On August 20, 1945, at 17 years and 257 days old, Brown became the youngest player in MLB history to hit a home run, a record that still stands.

==Background==
Thomas Michael Brown was born on December 6, 1927, in Bensonhurst, Brooklyn. He dropped out of school when he was twelve years old and started working with his uncle, a dockworker.

==Baseball career==
Brown signed with the Dodgers after a 1943 tryout and spent the first four months of the 1944 season with Newport News of the Class B Piedmont League; while there, Brown collected 101 hits and a league-leading 11 triples, and batted .297 before his recall to Brooklyn in August. He appeared in 46 games for the Dodgers through the end of that season.

The next season, in a game against the Pittsburgh Pirates on August 20, 1945, Brown became the youngest player in MLB history to hit a home run, a record that still stands. He was 17 years and 257 days old at the time, and the solo home run was against Preacher Roe in the bottom of the 7th inning in what turned out to be a blowout 11–1 Pirates victory, with Brown's solo shot representing the Dodgers' only run of the game. Five days later, on August 25, 1945, Brown hit another home run, this time off of New York Giants pitcher Adrián Zabala in the first game of a doubleheader. His home run was once again in the bottom of the 7th inning, and once again it was a solo shot; however, the Dodgers were victorious in this contest, winning 8-6. At 17 years and 262 days old, Brown became the second youngest player to hit a home run, behind only himself five days earlier. These were the only two home runs Brown hit in 1945, finishing with a .245/.267/.332 slash line and 19 runs batted in (RBI).

Brown spent 1946 in the United States Army, then in 1947, the second postwar season, returned to a Dodgers team with a set lineup that included Baseball Hall of Fame shortstop Pee Wee Reese. He became a utility man for the remainder of his MLB career, appearing in 166 games as a shortstop, 94 as an outfielder, 50 as a third baseman, 24 as a second baseman, and 21 as a first baseman. The Dodgers traded Brown to the Philadelphia Phillies in June 1951, and the Phils sold his contract to the Chicago Cubs a little more than a year later.

As a hitter, Brown batted over .300 twice in part-time duty (1949 and 1952). On September 18, 1950, against the Cubs at Ebbets Field, Brown hit three home runs and a single, with a base on balls, in five plate appearances, scoring three runs and collecting five RBIs. The Dodgers, however, lost the game, 9–7.

Brown's big-league career came to an end September 25, 1953, as a member of the Cubs; he had played in 494 games during all or parts of nine National League (NL) seasons, and was 25 years of age. Brown's 309 MLB hits included 39 doubles, seven triples, and 31 homers. He hit .241 lifetime with 159 runs batted in. Brown appeared as a pinch hitter in the 1949 World Series and went hitless in two at bats, as Brooklyn fell to the New York Yankees in five games.

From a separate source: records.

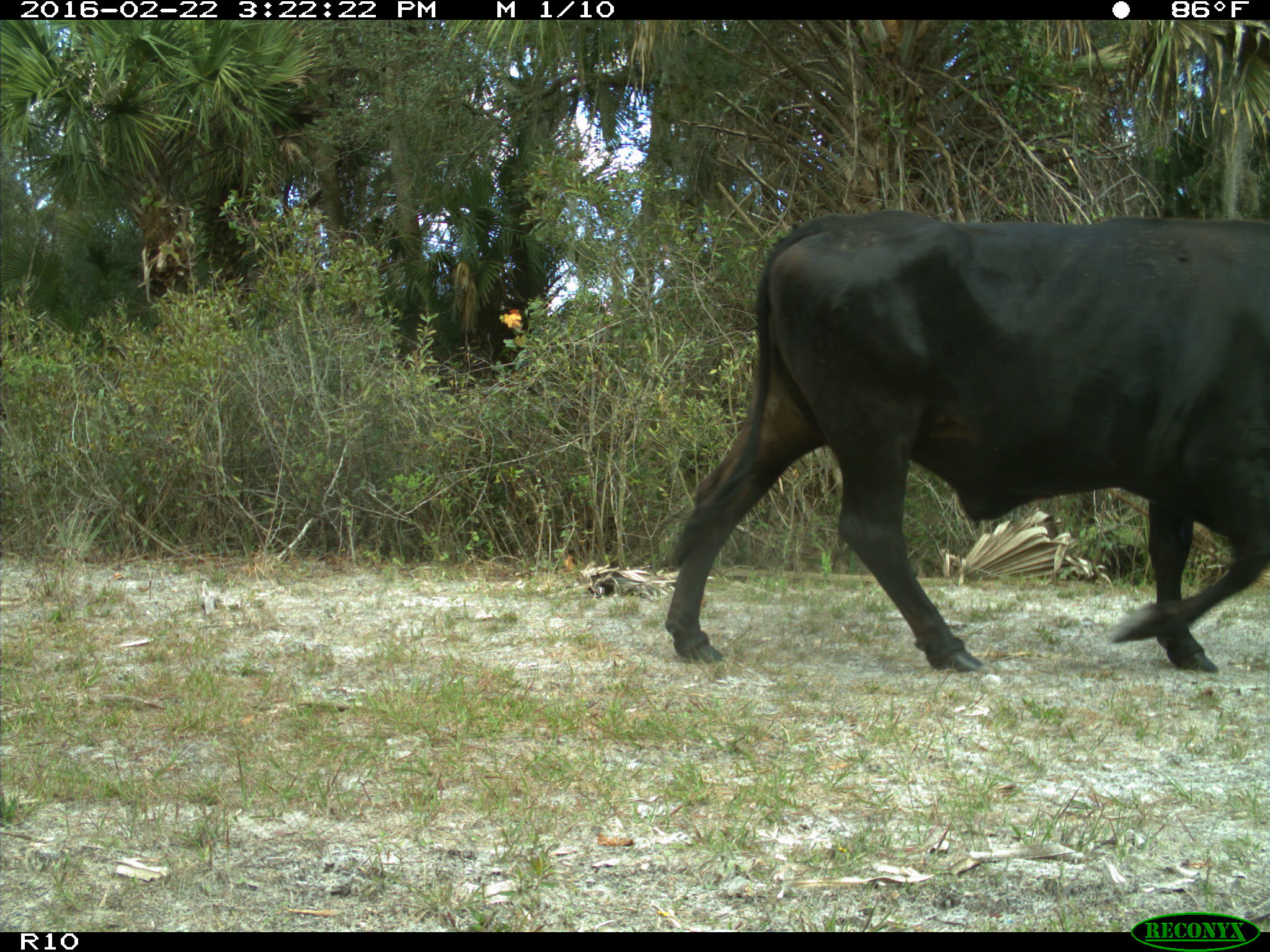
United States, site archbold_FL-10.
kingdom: Animalia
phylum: Chordata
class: Mammalia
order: Artiodactyla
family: Bovidae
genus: Bos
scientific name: Bos taurus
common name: domestic cow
Bos taurus (domestic cow).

He played minor league baseball through 1959, including with the Nashville Vols, before retiring.

==Later life==
After his playing days ended, Brown lived in Brentwood, Tennessee, where he worked at a Ford plant until his retirement in 1993. In retirement, he lived in Brentwood and Altamonte Springs, Florida.

==Personal life and death==
Brown was married to his wife, Ellen, and had two children. He died from complications of a fall at a rehabilitation facility in Altamonte Springs on January 15, 2025, at the age of 97. At the time of his death, Brown was one of four major league players still living who played during the 1940s decade (the others being Bobby Shantz, Bill Greason, and Ron Teasley), and the last living player who played in the majors before the end of World War 2.